Outside of prison, one young lady came to see me because she was “suicidal.” I listened and finally said, “You are not really suicidal at all are you?” To which she replied, “No, I just needed someone to listen to me.”

So, I suggested my working with her was contingent on her not using the “suicide” card again.

I also made her a promise. “If you forget, and say you are suicidal, I will suggest your family call 911, or take you to the ER where they will hold you and have the mental health crisis team come and evaluate you when they can fit it in,” I said.

There were no more suicidal outcries from her during our time working together.

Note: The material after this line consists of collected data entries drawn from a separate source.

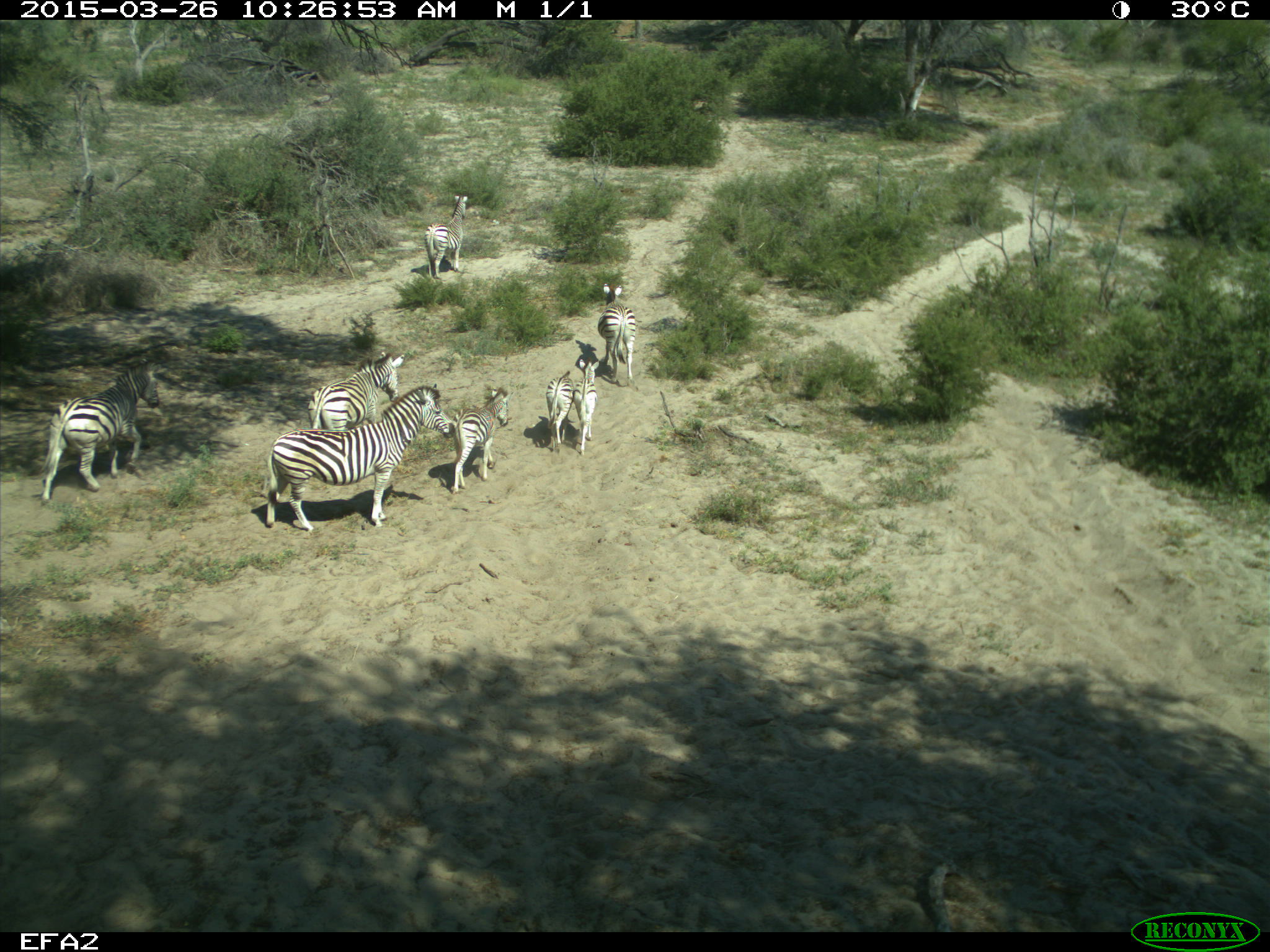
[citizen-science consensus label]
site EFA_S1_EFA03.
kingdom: Animalia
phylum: Chordata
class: Mammalia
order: Perissodactyla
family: Equidae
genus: Equus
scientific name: Equus quagga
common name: plains zebra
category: zebraplains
Zebraplains (plains zebra) (Equus quagga), count 8. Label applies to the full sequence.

Over the years, I have changed the way I talk about suicide to others and with others.

As a pastor, I would tell the congregation never, ever allow anyone to swear you to secrecy when they tell you they are “suicidal.” This is especially true for teens because such confidences can be shattering. Never promise not to tell.

I would also tell the congregation and the youth to take suicidal outcries seriously. In other words, tell someone who can intervene or someone who is more skilled at evaluating the outcry. For teens, that could be the youth pastor or, if you know the family, a parent.

Knowing the parents is important because they can be the reason for the teen’s real despair if they are in a chaotic or dysfunctional family. In that moment, it is also important to offer to go with them to see the youth pastor, pastor or even to the doctor if that will make a difference.

So, if you are struggling with suicidal thoughts, get help.

From experience both in my family and as a professional, I will tell you suicide is absolutely the meanest thing you can ever do to your family. You will leave them feeling helpless and confused, with questions that will never be answered because the one who has the answers is dead. The survivors carry the guilt.

For those of us who are concerned about family members, friends or co-workers, take the time to connect with them in a private moment. If they open up to you, all but a suicidal outcry should be considered confidential. In other words, it should not become fodder for family or office gossip.

During these conversations, reflect your concern about how they are “doing.” You can be specific about the things you notice: low energy; loss of enthusiasm; letting things go; letting themselves go.

Truly listen with empathy. If they share that they are depressed, down or any other words for feeling hopeless, it doesn’t hurt to ask what they are thinking about doing about their situation/mood?

If the question seems appropriate, you can ask, “Are you thinking about suicide?”

While this is a huge question, if they are, you are not going to give them ideas. Rather, you are simply bringing it into the light. If they are not, they often will tell you. Something about feeling hopeless can allow a person to be honest when they might not be in other moments.

Sadly, lots of people “think” about suicide, but moving from thinking about it to developing a plan of how they would do it is a step that necessitates intervention.

What you do next is important. You can insist they talk to someone and, if it is in the workplace, you may find his or her boss, or the human resources person on site. At that point, it is the employees’ responsibility to speak, not yours.

If it is a teen, insist that they speak to a trained professional and tell that person what they are thinking. At this point, being accused of “not being their friend if you tell” should be the least of your concerns. Once again, once you’ve notified the appropriate person, the teenager needs to say what they are thinking. It is not your story to tell.

If it is a family member, call 911 or take them to the emergency room. This is the reason why on every therapist’s and most physician’s voicemail the directions are, “Call 911 or go to the nearest emergency room if this is an emergency.”

Hopelessness and despair are horrible places to be. And when people are caught in those emotions, the world looks very dark, very small and the pain is very real.

In those moments, however long they last, suicide seductively offers an out without any regard for any other living being. Knowing how you can respond and intervene constructively could literally save a life.